# What you are asked to do
Only the lines that hold "Switch" should be in the answer, each copied from the data below.

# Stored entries
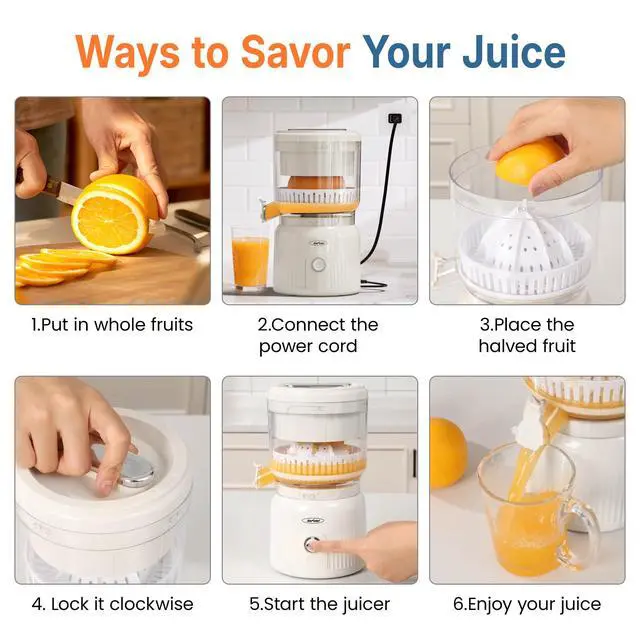 Ways to Savor Your Juice

1.Put in whole fruits

2.Connect the power cord

3.Place the halved fruit

4. Lock it clockwise

5.Start the juicer

6.Enjoy your juice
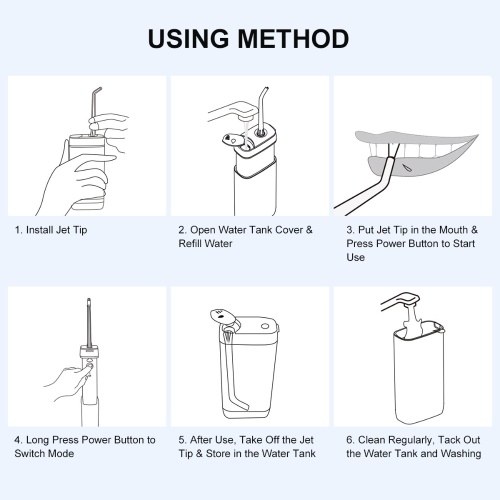 USING METHOD

1. Install Jet Tip

2. Open Water Tank Cover & Refill Water

3. Put Jet Tip in the Mouth & Press Power Button to Start Use

4. Long Press Power Button to Switch Mode

5. After Use, Take Off the Jet Tip & Store in the Water Tank

6. Clean Regularly, Tack Out the Water Tank and Washing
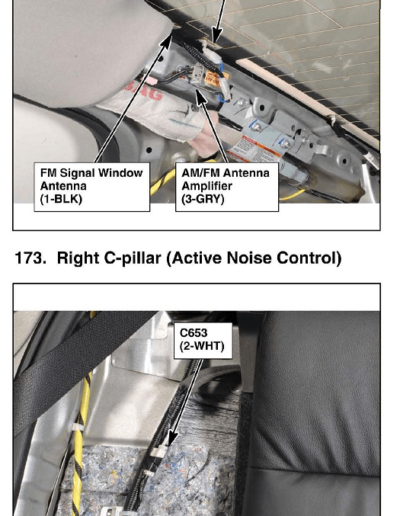 FM Signal Window Antenna (1-BLK)

AM/FM Antenna Amplifier (3-GRY)

173. Right C-pillar (Active Noise Control)

C653 (2-WHT)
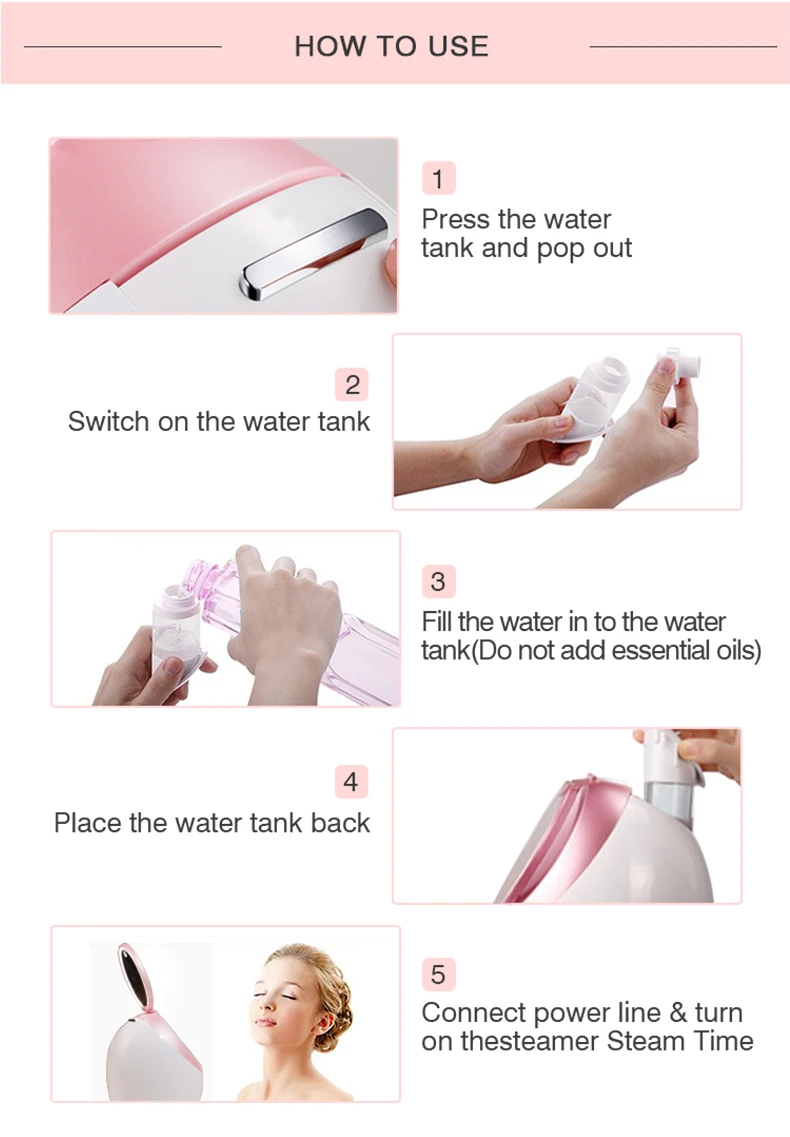 HOW TO USE

1
Press the water tank and pop out

2
Switch on the water tank

3
Fill the water in to the water tank(Do not add essential oils)

4
Place the water tank back

5
Connect power line & turn on thesteamer Steam Time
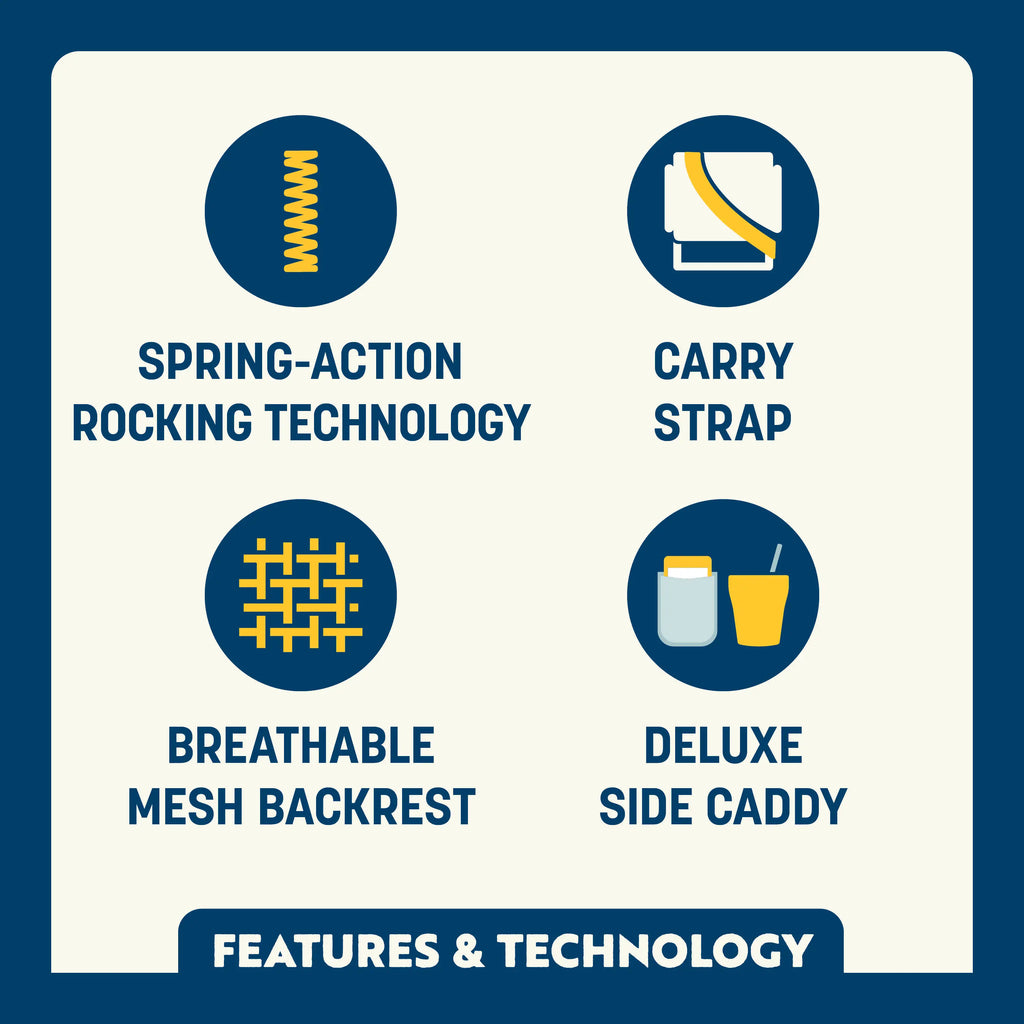 SPRING-ACTION ROCKING TECHNOLOGY

CARRY STRAP

BREATHABLE MESH BACKREST

DELUXE SIDE CADDY

FEATURES & TECHNOLOGY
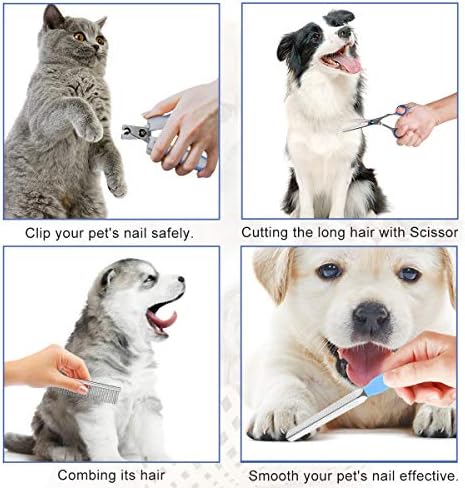 Clip your pet's nail safely.

Cutting the long hair with Scissor

Combing its hair

Smooth your pet's nail effective.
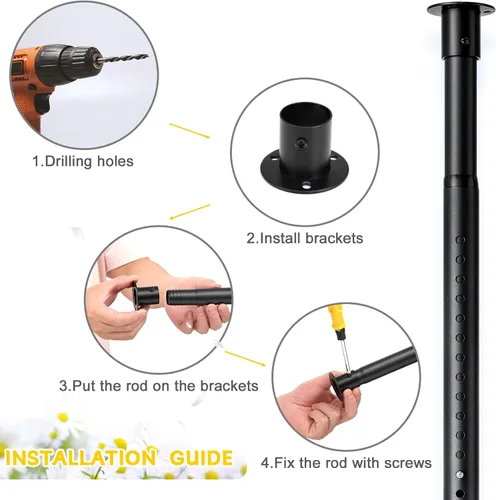 1.Drilling holes

2.Install brackets

3.Put the rod on the brackets

4.Fix the rod with screws

INSTALLATION GUIDE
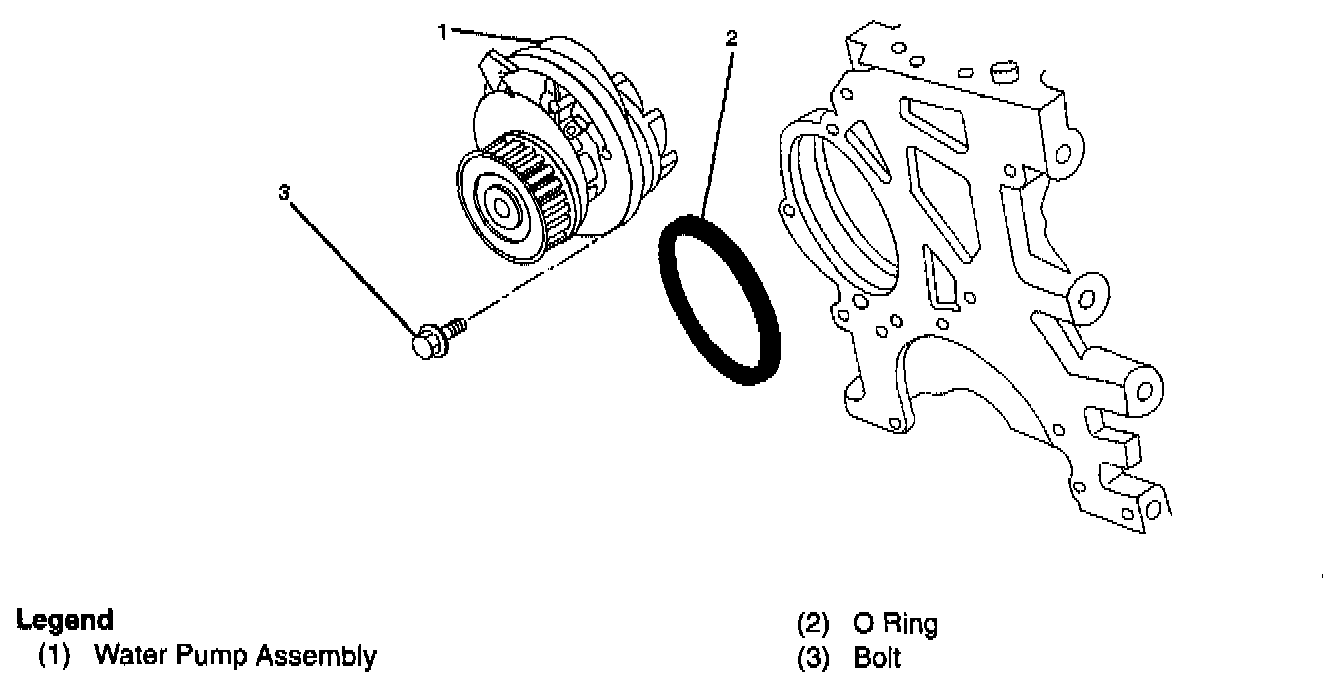 1

2

3

Legend
(1) Water Pump Assembly

(2) O Ring
(3) Bolt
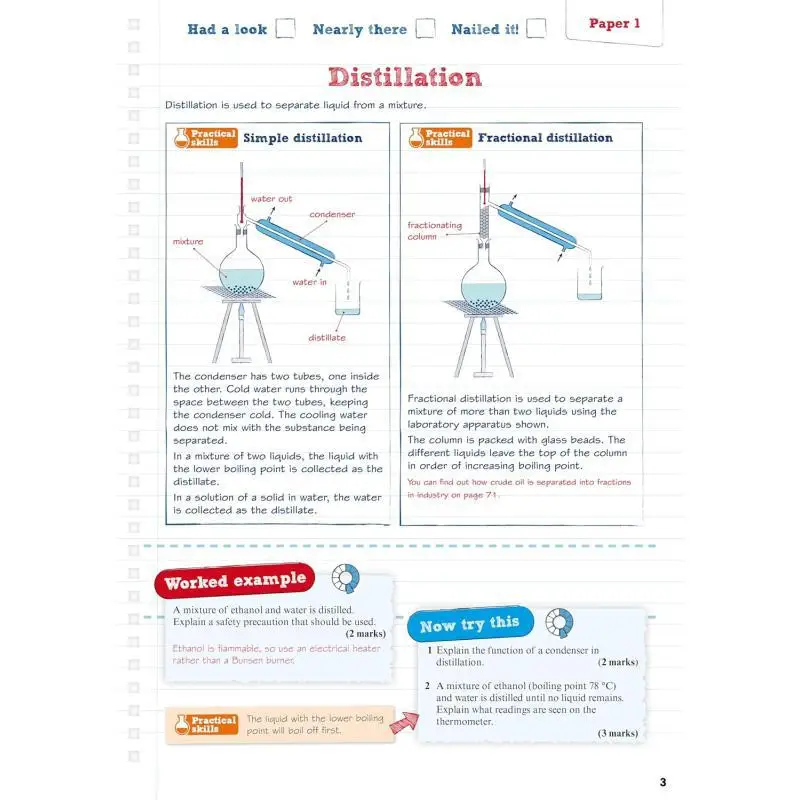 Had a look Nearly there Nailed it!

Paper 1

Distillation

Distillation is used to separate liquid from a mixture.

Practical skills Simple distillation

water out
condenser
mixture
water in
distillate

The condenser has two tubes, one inside the other. Cold water runs through the space between the two tubes, keeping the condenser cold. The cooling water does not mix with the substance being separated.

In a mixture of two liquids, the liquid with the lower boiling point is collected as the distillate.

In a solution of a solid in water, the water is collected as the distillate.

Practical skills Fractional distillation

fractionating column

Fractional distillation is used to separate a mixture of more than two liquids using the laboratory apparatus shown.

The column is packed with glass beads. The different liquids leave the top of the column in order of increasing boiling point.

You can find out how crude oil is separated into fractions in industry on page 71.

Worked example

A mixture of ethanol and water is distilled. Explain a safety precaution that should be used. (2 marks)

Ethanol is flammable, so use an electrical heater rather than a Bunsen burner.

Practical skills The liquid with the lower boiling point will boil off first.

Now try this

1 Explain the function of a condenser in distillation. (2 marks)

2 A mixture of ethanol (boiling point 78 °C) and water is distilled until no liquid remains. Explain what readings are seen on the thermometer. (3 marks)

3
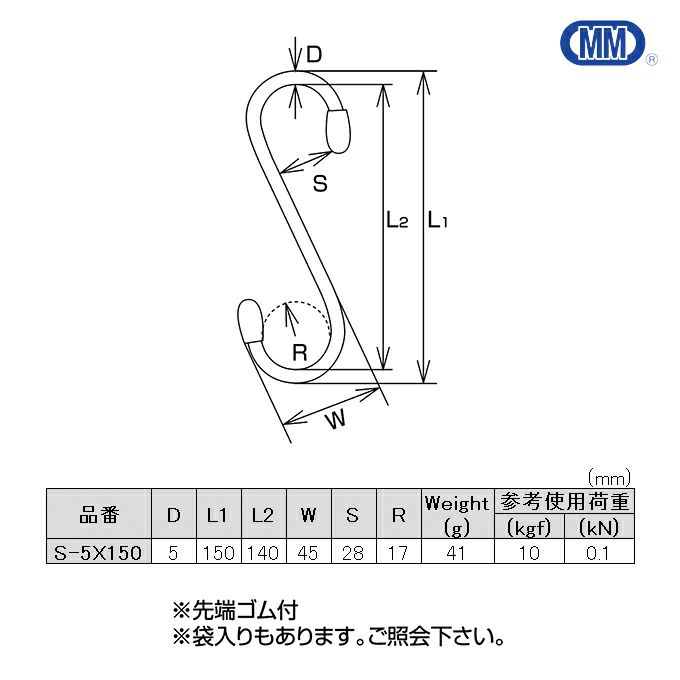 MM ®

D

S

L2

L1

R

W

(mm)

| 品番 | D | L1 | L2 | W | S | R | Weight (g) | 参考使用荷重 (kgf) | 参考使用荷重 (kN) |
|---|---|---|---|---|---|---|---|---|---|
| S-5X150 | 5 | 150 | 140 | 45 | 28 | 17 | 41 | 10 | 0.1 |

※先端ゴム付
※袋入りもあります。ご照会下さい。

# Expected answer
4. Long Press Power Button to Switch Mode
Switch on the water tank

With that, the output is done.